Despite the negatives facing OCA in NASH, we believe it is approvable, but potential conditions restricting its use will erode some of its appeal from a risk/reward that an acquirer would be willing to accept.
However, these risks can adequately be accounted for in valuation. To reflect these realities potential bidders could use our more realistic 45% risk-adjustments based on the historic Phase 3 probability of success in cardiovascular indications. We then apply this to both our and sell-side OCA sales estimates to reflect the increased regulatory and commercial uncertainties. The results are show in the associated table
Finally, an acquirer could transfer a portion of this risk to ICPT shareholders through the use of contingent value rights (CVRs). On an adjusted sales basis there is strong concordance on the potential sales of OCA in NASH of more than $3.3B (mean of $4.4B) despite including the aforementioned risk factors. As a result, the primary divergence between estimates is driven by OCA’s pricing and probabilities of success, which we already made abundantly clear how we view the latter component (45% POS). On pricing, our six sample “consensus” ranges from $11K-$20K, and the mean price target adequately reflect this variable.
Hence, we constructed a CVR model isolating the probability of success in NASH. We surveyed 5 sell-side estimates that had a mean POS of 59%; we assumed that this would be the max bid for OCA in NASH, which diverges from our estimated asking price of $263 per share (75% POS) we believe that ICPT would demand. To close this gap we estimated a back-ended CVR worth $56 or $1.36B in equity value that would close a deal representing the difference between OCA’s NPV in NASH at 75% POS (ICPT’s Ask) and our consensus mean POS of 59%.

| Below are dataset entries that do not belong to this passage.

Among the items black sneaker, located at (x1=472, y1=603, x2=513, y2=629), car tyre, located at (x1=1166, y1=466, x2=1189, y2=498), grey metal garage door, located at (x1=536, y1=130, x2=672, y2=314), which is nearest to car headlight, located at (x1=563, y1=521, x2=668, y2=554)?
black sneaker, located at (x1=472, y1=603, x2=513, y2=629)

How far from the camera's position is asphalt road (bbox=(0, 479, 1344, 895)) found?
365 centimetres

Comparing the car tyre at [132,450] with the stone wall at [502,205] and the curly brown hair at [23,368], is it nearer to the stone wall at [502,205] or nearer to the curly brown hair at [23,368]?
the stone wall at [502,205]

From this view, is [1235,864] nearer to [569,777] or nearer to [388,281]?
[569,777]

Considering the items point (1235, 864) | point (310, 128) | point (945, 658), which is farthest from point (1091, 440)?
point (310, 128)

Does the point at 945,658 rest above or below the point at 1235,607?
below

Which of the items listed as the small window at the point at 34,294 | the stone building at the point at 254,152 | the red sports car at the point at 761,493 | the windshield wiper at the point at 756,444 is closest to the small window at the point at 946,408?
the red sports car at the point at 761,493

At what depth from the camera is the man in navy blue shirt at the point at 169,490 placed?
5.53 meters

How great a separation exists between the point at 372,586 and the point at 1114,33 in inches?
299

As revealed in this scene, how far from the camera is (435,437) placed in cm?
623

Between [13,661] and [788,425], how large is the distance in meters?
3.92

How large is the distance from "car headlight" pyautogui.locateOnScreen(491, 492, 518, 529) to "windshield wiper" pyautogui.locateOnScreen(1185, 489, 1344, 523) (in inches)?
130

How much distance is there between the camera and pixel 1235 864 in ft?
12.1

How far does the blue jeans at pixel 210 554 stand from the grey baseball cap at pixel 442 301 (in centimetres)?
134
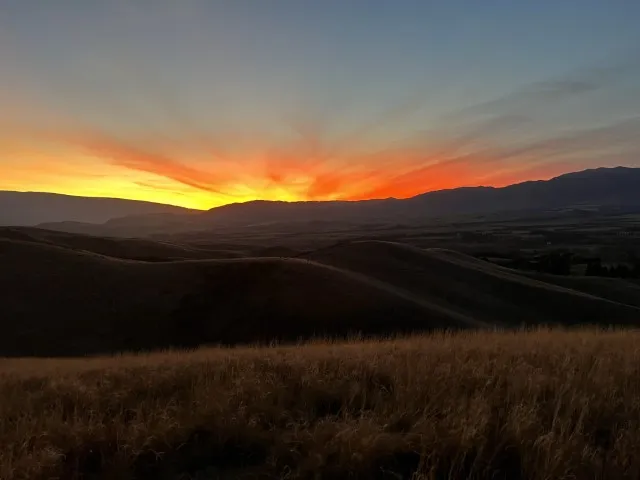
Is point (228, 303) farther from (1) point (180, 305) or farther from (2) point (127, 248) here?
(2) point (127, 248)

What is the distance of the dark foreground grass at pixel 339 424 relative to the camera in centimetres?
426

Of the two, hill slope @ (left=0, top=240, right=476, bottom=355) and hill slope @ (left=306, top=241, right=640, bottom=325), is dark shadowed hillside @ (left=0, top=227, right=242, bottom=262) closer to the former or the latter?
hill slope @ (left=306, top=241, right=640, bottom=325)

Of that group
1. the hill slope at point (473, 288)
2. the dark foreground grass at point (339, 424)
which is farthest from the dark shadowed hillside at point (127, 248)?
the dark foreground grass at point (339, 424)

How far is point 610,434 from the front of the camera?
496cm

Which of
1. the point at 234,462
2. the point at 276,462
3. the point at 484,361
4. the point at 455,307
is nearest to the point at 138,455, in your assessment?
the point at 234,462

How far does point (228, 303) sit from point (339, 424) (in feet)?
111

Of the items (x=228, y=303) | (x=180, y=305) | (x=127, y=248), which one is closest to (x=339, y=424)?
(x=228, y=303)

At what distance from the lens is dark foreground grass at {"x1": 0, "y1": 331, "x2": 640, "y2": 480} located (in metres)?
4.26

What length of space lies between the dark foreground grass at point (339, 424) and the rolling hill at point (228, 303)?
25303mm

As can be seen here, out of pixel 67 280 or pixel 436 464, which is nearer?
pixel 436 464

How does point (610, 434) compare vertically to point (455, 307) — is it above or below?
above

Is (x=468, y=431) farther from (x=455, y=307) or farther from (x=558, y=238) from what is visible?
(x=558, y=238)

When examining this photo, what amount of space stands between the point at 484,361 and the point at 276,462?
14.6 ft

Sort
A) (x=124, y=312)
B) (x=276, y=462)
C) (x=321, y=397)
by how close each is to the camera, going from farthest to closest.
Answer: (x=124, y=312) < (x=321, y=397) < (x=276, y=462)
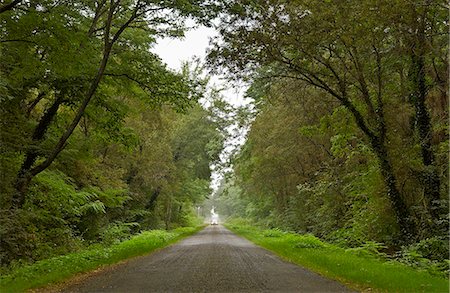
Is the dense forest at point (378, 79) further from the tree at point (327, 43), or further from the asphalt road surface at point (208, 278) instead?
the asphalt road surface at point (208, 278)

Our final takeover value of $240 per share in this scenario is based on applying our base case DCF price target of $184 as the cash component of the deal then adding the estimated value of the CVR of $56 per share. This represents a deal structure consisting of 77% in upfront cash and 23% in back-ended CVR’s isolating OCA’s probability of success in NASH as the major variable to valuation. Importantly, the cash component of the deal represents a +74% premium above ICPT’s 20-D moving average of $105.94 from February 12th. Compared to GILD’s historical M&A 1-M premium mean of 62%, the sector mean/median (2004-2015) of +65% and +50% respectively, and compares well to GILD’s historical maximum 1-M premium of +89%.